*** Opening of PAGE TEXT ***

Why they WILL be made
Whether or not you're bought-in to a post-petrol future (and most enthusiast motorcyclists aren't) doesn't matter. Whether vehicular emissions are to blame for global warming or not doesn't matter. Even whether hard-to-handle hydrogen is feasible as a widespread replacement for petrol ­- and there are many well-founded reasons why it is might not be -­ doesn't matter either. The decision to legislate old-fashioned combustion-engines out of existence was taken years ago - and whether it was the right decision or not, governments including our own are irrevocably committed to making it right. Against that background, Suzuki's pragmatic approach is very clever. Britain and many other governments have signed up to the International Partnership for the Hydrogen Economy. London has promised to have at least six hydrogen refuelling stations running by the end of the year, and the US has committed over £1bn to make hydrogen more readily available to motorists.

Better than electric?

*** Close of PAGE TEXT ***
*** Opening of EXTRACTED RECORDS ***

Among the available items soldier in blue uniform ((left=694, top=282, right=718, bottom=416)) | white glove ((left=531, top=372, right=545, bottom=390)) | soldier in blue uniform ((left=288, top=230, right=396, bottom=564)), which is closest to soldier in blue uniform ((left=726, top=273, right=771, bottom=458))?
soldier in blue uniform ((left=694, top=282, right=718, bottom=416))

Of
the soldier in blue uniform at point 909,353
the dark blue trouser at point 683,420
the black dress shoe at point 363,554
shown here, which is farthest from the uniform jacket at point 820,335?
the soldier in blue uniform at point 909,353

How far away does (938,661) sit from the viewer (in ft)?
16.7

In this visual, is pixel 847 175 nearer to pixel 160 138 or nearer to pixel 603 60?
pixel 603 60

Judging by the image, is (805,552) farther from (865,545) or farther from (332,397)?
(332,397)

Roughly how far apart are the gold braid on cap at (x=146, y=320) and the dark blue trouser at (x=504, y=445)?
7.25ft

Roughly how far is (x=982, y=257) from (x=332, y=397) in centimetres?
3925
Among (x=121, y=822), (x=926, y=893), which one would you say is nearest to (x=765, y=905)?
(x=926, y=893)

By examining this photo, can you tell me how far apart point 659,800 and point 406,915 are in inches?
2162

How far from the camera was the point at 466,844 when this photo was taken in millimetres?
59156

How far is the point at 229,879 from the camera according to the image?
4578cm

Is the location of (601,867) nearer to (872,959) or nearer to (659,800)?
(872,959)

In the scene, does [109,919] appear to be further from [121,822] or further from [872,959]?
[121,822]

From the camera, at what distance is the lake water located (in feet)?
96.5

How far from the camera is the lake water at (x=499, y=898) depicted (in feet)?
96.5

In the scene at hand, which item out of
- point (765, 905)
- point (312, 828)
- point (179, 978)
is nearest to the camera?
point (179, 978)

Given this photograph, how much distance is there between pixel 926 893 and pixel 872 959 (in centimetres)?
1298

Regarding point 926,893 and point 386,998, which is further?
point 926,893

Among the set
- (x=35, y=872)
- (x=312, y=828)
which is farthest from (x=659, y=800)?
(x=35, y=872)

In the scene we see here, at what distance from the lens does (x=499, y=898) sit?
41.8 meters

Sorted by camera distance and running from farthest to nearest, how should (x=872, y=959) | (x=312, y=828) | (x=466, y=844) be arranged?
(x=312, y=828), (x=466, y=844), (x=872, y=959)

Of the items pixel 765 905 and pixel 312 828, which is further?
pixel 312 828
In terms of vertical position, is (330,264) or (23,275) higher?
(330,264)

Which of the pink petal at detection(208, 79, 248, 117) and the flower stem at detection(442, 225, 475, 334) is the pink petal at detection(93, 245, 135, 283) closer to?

*** Close of EXTRACTED RECORDS ***

● REQUIRED TASKS:
• 1. For each statement, say whether it agrees with the hydrogen passage, answering yes or no and quoting the exact words that decide it. (a) London has promised at least six hydrogen refuelling stations by the end of the year. (b) Most enthusiast motorcyclists have bought into a post-petrol future. (c) The decision to legislate combustion engines out of existence was made only recently.
• 2. Answer these questions from the hydrogen passage.
(a) Whose approach does it call very clever?
(b) What have Britain and many other governments signed up to?
(c) How much has the US committed to making hydrogen more readily available to motorists?

● ANSWERS FOR EACH ITEM:
• 1.
(a) Yes: "London has promised to have at least six hydrogen refuelling stations running by the end of the year"
(b) No: "and most enthusiast motorcyclists aren't"
(c) No: "The decision to legislate old-fashioned combustion-engines out of existence was taken years ago"

• 2.
(a) Suzuki's
(b) The International Partnership for the Hydrogen Economy
(c) Over £1bn